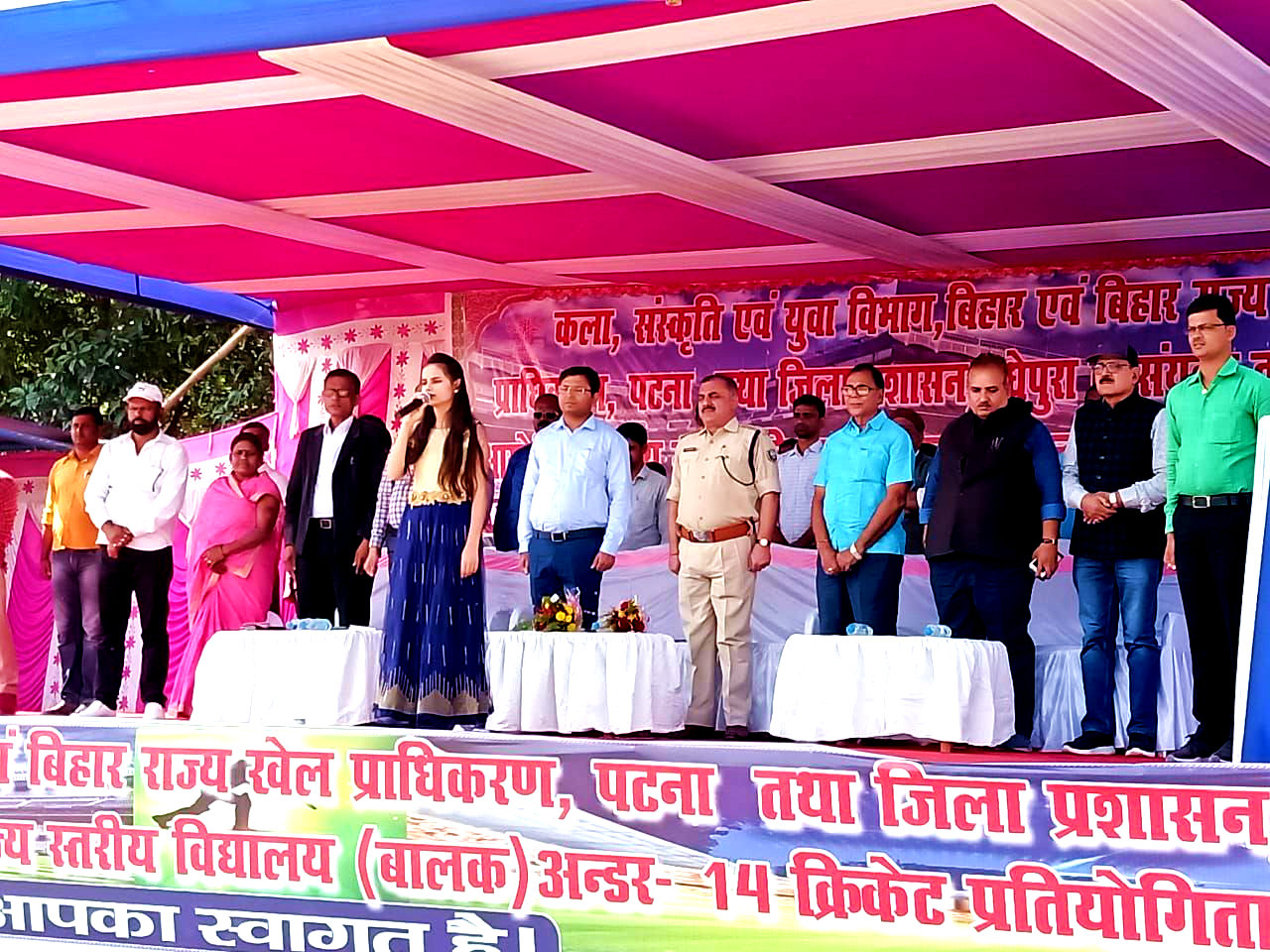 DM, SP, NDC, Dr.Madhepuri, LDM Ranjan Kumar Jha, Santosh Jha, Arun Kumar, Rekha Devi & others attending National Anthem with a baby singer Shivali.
________________________________________
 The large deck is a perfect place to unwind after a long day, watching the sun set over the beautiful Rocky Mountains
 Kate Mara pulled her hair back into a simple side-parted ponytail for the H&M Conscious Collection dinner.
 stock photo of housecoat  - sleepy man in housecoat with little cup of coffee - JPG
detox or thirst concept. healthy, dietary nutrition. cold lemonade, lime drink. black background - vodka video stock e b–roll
________________________________________
■ **The task**
When the line with "The large deck" is reached in the data above, start copying there, and copy each line exactly until the line with "detox or thirst" has been copied; copy nothing else.

■ **Output of the task**
 The large deck is a perfect place to unwind after a long day, watching the sun set over the beautiful Rocky Mountains
 Kate Mara pulled her hair back into a simple side-parted ponytail for the H&M Conscious Collection dinner.
 stock photo of housecoat  - sleepy man in housecoat with little cup of coffee - JPG
detox or thirst concept. healthy, dietary nutrition. cold lemonade, lime drink. black background - vodka video stock e b–roll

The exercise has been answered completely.